Under Environmental Protection Act 1990 section 33 anyone who produces waste has a duty of care to ensure that it is disposed of properly.
The registered keeper of a vehicle is liable for conviction if their vehicle is used during a fly-tipping offence.
Investigation, penalties and prosecution
The Environment Agency may investigate if the incident is large-scale, serious, organised illegal dumping or immediately threatens human health or the environment. A private investigation will be conducted on land or water as relevant and may lead to enforcement action. Investigations may also be triggered by landowner reports of fly-tipped waste on their property.
Assess the incident
Information on the following will be gathered as part of an investigation:
- The circumstances, for example if anyone witnessed the fly-tipping, the date and time it happened and a description of any vehicles involved
- Land type, for example relevant land or privately owned
- Location, for example highway verge, back alleyway, railway embankment or river
- The amount and type of waste, for example solid, liquid or gas
- Its potential effects, for example how it may harm people, animals or the environment
Penalties and notices
Fixed Penalty Notices (FPN) may be issued following an investigation, as guided by the enforcement policy in place.

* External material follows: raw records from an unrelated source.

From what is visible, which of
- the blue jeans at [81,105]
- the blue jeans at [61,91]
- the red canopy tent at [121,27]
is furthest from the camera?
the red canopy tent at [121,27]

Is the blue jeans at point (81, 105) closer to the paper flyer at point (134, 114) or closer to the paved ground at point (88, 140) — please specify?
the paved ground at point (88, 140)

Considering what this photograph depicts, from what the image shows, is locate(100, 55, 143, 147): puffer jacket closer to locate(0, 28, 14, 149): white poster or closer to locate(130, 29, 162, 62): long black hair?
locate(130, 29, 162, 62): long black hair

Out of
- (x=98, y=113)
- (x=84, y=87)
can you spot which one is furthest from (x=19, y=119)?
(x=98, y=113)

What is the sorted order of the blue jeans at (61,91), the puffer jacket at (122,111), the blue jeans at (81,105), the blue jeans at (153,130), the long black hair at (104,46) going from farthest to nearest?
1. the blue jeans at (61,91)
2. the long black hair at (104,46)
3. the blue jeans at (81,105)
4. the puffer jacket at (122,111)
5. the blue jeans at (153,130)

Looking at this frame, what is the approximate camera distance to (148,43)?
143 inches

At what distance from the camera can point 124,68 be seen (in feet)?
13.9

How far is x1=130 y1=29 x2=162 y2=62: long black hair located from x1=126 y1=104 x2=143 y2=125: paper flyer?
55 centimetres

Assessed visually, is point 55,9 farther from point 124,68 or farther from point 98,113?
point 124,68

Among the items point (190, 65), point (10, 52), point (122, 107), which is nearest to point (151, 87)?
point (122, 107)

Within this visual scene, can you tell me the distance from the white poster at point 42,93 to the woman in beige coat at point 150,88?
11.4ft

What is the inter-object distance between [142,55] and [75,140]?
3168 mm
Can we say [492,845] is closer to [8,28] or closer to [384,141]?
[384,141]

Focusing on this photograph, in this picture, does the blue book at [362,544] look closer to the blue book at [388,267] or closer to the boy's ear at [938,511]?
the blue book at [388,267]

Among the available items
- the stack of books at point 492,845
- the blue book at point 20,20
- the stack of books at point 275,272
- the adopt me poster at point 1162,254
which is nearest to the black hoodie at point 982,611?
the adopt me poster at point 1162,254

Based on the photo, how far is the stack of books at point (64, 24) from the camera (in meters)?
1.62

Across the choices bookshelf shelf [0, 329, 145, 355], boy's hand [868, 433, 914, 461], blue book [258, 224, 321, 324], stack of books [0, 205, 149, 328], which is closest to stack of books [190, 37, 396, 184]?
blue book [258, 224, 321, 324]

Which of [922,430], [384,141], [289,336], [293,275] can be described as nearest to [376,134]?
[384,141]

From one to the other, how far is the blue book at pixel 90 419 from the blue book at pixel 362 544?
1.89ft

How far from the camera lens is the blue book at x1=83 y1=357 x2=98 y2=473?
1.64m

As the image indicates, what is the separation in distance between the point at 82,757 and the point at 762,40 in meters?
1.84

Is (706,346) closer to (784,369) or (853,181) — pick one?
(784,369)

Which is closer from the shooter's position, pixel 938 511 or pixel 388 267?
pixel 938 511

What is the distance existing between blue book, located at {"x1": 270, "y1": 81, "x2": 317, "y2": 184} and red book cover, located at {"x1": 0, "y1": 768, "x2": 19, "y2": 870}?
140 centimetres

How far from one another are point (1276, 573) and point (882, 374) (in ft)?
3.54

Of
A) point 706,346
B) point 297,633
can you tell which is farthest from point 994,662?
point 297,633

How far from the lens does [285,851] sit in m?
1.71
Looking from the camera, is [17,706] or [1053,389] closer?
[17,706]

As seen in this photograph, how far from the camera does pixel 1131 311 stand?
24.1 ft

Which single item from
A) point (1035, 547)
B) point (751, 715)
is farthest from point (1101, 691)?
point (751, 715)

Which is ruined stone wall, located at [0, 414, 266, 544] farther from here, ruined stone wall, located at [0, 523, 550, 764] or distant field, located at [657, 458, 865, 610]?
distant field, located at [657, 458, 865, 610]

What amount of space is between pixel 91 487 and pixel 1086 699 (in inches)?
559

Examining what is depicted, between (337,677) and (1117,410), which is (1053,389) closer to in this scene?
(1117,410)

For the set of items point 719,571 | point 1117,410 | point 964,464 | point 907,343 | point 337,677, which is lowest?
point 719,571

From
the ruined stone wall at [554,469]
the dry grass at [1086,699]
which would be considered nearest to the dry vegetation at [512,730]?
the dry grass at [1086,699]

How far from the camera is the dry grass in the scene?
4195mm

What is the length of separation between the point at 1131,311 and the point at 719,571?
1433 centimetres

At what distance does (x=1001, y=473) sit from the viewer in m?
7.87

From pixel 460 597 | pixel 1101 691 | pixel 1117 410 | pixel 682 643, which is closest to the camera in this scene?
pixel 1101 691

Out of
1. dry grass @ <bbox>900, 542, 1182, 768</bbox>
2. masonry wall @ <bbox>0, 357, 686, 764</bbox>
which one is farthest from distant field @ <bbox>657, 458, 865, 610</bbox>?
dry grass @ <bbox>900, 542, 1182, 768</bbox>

An FPN may be served and enforced requiring the occupier of the land to remove the fly-tipped waste and remediate the land.

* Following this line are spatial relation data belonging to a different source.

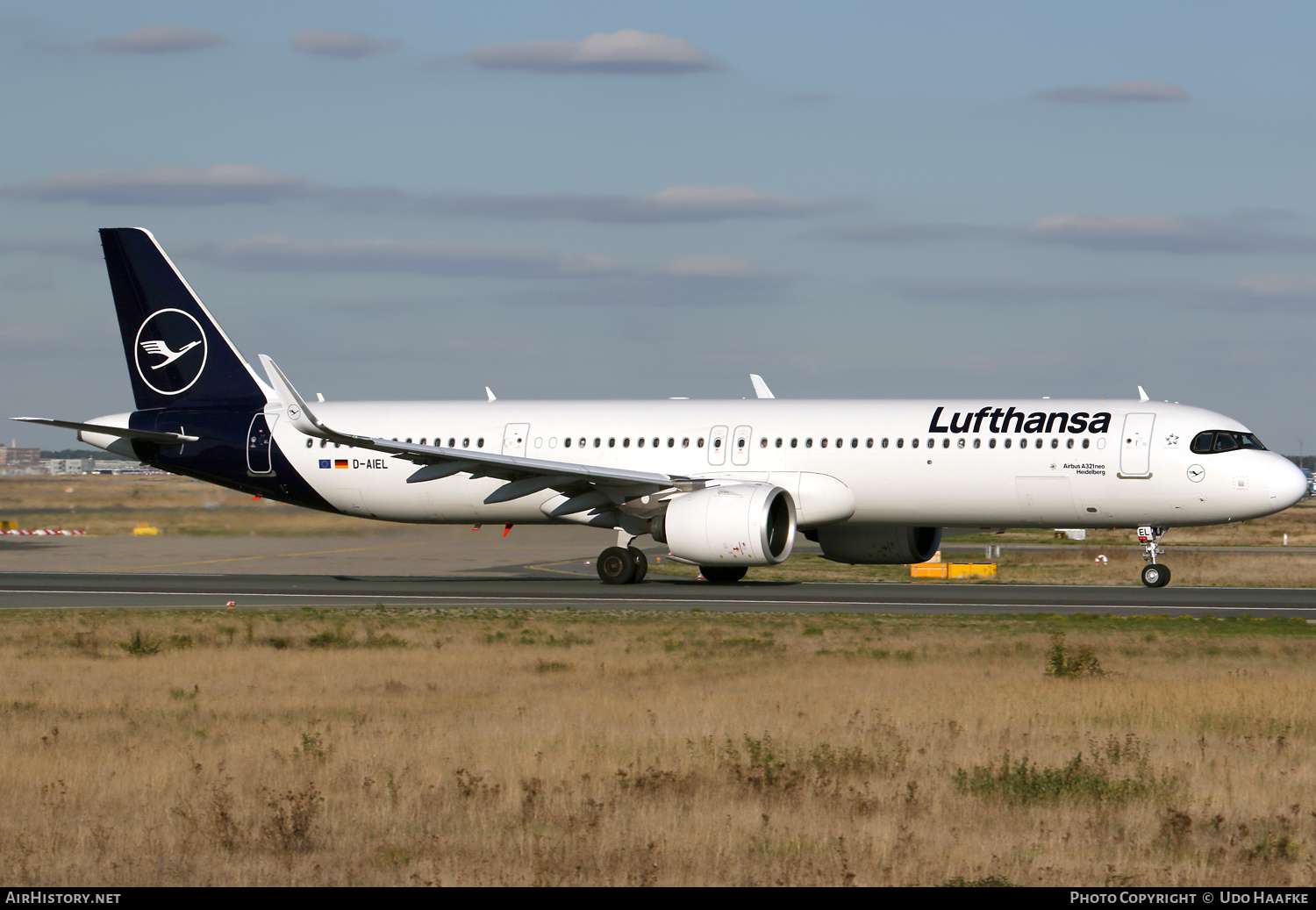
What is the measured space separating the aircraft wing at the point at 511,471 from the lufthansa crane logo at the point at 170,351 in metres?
5.07

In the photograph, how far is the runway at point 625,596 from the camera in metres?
28.2

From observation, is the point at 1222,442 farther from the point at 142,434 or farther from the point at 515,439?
the point at 142,434

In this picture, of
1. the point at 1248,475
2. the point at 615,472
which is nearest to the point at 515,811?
the point at 615,472

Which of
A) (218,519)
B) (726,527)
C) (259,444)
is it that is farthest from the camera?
(218,519)

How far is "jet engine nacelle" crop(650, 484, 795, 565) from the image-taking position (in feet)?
103

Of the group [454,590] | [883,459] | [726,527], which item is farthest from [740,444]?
[454,590]

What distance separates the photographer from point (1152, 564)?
33.3 metres

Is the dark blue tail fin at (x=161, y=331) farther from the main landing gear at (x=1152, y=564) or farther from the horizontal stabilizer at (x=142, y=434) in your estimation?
the main landing gear at (x=1152, y=564)

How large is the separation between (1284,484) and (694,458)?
12479mm

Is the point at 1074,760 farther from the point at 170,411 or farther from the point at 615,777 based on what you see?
the point at 170,411

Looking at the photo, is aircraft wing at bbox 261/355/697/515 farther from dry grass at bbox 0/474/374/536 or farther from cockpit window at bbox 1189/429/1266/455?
cockpit window at bbox 1189/429/1266/455

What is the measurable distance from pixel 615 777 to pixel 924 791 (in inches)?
95.4

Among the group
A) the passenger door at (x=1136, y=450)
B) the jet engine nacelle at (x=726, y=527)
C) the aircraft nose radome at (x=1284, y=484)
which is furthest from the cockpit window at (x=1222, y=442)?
the jet engine nacelle at (x=726, y=527)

FPNs will not be issued for:
- Operators in the waste management industry
- Repeat offenders
- Those responsible for large-scale fly-tipping or the fly-tipping of hazardous waste
These incidents will be enforced by Local Authorities using existing prosecution powers.
Prosecutions following an investigation may employ the following legislation:
- Environmental Protection Act 1990 section 33
- Environmental Permitting (England and Wales) Regulations 2010, regulations 12 and 38
- Environmental Permitting (England and Wales) Regulations 2010, schedule 21 – water discharge activities
Convicted parties can be fined an unlimited amount or imprisoned for up to 5 years.
If an investigation results in a conviction, this result will be reported to the Environment Agency to enable the review of relevant licences or permits.
Costs spent on investigation of an incident, clean up and enforcement work may be reclaimed from either: The polluter, the occupier or landowner.